-- Goal --
Convert the lines from the one containing "In this visual, thinking" through the end of the lines into a Markdown table with the columns Row and Line, numbering each row and skipping blank lines. Leave the pictures out.
-*-*-
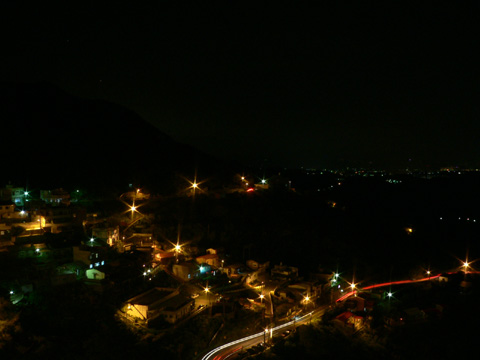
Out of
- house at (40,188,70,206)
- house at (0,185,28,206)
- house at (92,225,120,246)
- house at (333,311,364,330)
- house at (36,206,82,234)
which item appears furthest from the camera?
house at (40,188,70,206)

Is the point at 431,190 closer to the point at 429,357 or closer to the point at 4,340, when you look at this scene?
the point at 429,357

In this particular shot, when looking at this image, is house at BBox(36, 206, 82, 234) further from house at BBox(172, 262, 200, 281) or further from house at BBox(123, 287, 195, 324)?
house at BBox(123, 287, 195, 324)

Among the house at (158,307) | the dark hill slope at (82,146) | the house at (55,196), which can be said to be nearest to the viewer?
the house at (158,307)

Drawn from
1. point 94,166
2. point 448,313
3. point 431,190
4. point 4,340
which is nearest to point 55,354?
point 4,340

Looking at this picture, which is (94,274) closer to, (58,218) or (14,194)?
(58,218)

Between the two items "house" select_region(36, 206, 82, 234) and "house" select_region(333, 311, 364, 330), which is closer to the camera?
"house" select_region(333, 311, 364, 330)

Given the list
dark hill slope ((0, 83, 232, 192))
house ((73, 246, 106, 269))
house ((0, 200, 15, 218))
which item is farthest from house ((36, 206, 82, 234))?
dark hill slope ((0, 83, 232, 192))

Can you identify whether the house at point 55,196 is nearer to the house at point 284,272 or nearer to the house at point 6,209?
the house at point 6,209

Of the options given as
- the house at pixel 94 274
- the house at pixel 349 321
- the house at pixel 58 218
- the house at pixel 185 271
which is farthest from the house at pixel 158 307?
the house at pixel 58 218
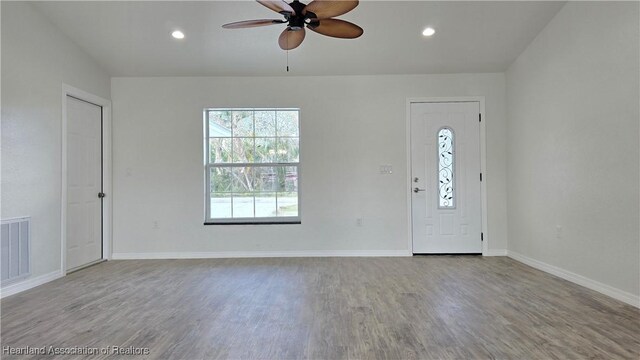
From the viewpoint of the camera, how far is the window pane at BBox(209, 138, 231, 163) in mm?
4703

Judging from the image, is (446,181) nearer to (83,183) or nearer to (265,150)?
(265,150)

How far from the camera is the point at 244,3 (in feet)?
11.2

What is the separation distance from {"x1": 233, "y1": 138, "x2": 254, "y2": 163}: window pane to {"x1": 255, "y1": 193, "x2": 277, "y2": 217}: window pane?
21.8 inches

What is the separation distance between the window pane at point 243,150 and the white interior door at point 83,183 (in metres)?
1.84

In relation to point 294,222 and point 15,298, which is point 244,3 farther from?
point 15,298

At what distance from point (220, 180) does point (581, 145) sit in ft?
14.4

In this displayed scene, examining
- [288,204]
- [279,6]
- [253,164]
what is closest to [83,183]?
[253,164]

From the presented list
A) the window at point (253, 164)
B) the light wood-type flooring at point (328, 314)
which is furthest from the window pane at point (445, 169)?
the window at point (253, 164)

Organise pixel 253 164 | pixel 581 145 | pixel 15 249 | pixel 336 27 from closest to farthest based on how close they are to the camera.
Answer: pixel 336 27
pixel 15 249
pixel 581 145
pixel 253 164

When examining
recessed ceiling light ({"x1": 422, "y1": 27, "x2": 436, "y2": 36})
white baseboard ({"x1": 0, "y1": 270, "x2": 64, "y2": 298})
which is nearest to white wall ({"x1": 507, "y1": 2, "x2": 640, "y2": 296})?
recessed ceiling light ({"x1": 422, "y1": 27, "x2": 436, "y2": 36})

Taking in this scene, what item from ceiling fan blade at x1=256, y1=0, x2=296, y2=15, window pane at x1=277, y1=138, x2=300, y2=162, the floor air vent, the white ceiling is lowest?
the floor air vent

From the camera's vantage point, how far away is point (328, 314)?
255cm

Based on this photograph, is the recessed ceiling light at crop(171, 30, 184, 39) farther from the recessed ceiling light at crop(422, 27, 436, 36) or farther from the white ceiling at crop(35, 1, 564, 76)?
the recessed ceiling light at crop(422, 27, 436, 36)

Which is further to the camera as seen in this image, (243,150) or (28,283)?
(243,150)
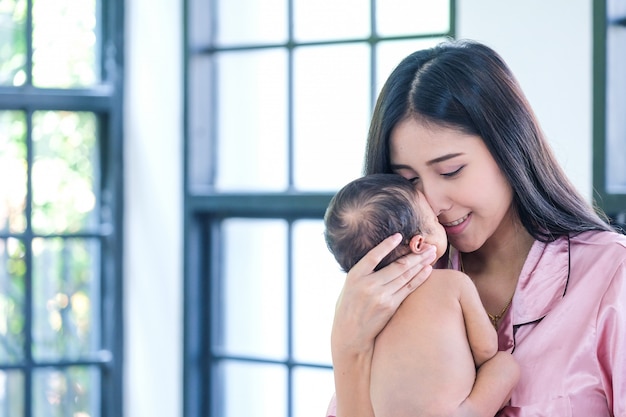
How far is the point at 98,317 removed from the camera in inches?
140

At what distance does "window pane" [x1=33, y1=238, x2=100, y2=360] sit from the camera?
11.4ft

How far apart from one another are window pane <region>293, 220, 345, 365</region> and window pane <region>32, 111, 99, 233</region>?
33.6 inches

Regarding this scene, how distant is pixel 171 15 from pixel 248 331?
1208 millimetres

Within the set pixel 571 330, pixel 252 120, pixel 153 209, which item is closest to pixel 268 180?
pixel 252 120

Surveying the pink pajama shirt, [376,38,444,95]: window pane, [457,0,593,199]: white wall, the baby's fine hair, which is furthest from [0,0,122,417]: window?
the pink pajama shirt

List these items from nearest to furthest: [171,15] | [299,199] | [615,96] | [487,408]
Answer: [487,408] < [615,96] < [299,199] < [171,15]

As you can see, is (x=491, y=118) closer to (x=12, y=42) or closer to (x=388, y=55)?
(x=388, y=55)

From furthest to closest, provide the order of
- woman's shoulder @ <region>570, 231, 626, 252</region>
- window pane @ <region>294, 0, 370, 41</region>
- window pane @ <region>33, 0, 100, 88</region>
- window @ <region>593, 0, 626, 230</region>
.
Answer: window pane @ <region>33, 0, 100, 88</region>, window pane @ <region>294, 0, 370, 41</region>, window @ <region>593, 0, 626, 230</region>, woman's shoulder @ <region>570, 231, 626, 252</region>

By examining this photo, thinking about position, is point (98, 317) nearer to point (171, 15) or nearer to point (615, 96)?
point (171, 15)

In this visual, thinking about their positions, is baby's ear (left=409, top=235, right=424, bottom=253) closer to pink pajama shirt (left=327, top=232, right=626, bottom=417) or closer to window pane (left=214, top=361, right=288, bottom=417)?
pink pajama shirt (left=327, top=232, right=626, bottom=417)

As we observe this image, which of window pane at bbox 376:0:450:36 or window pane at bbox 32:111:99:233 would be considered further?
window pane at bbox 32:111:99:233

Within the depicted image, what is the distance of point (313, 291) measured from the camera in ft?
10.8

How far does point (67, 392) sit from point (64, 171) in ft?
2.79

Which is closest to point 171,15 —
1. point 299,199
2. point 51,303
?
point 299,199
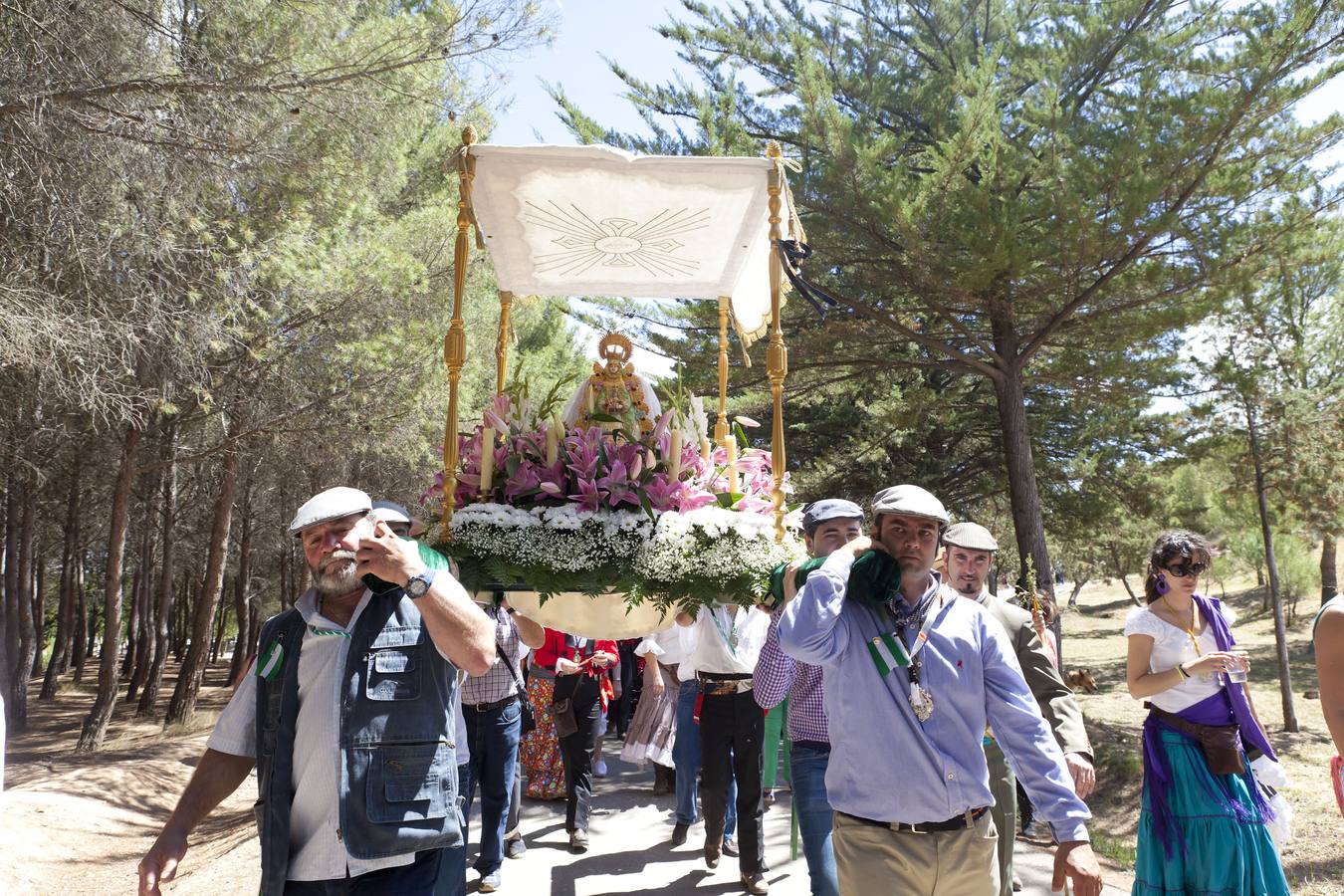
-*-*-
-- Output --
| Row | Line |
|---|---|
| 1 | In this visual, thinking about their positions, is baby's ear (left=409, top=235, right=424, bottom=253) closer to pink pajama shirt (left=327, top=232, right=626, bottom=417) or closer to window pane (left=214, top=361, right=288, bottom=417)? |
| 2 | pink pajama shirt (left=327, top=232, right=626, bottom=417) |
| 3 | As we observe this image, which of window pane at bbox 376:0:450:36 or window pane at bbox 32:111:99:233 would be considered further? |
| 4 | window pane at bbox 32:111:99:233 |
| 5 | Within the depicted image, what is the distance of point (313, 291) measured from the camera in ft? |
| 6 | 10.8 |
| 7 | How far does point (67, 392) sit from point (64, 171) in ft? |
| 8 | 2.79 |
| 9 | Which is closest to point 171,15 — |
| 10 | 1. point 299,199 |
| 11 | 2. point 51,303 |
| 12 | ? |
| 13 | point 299,199 |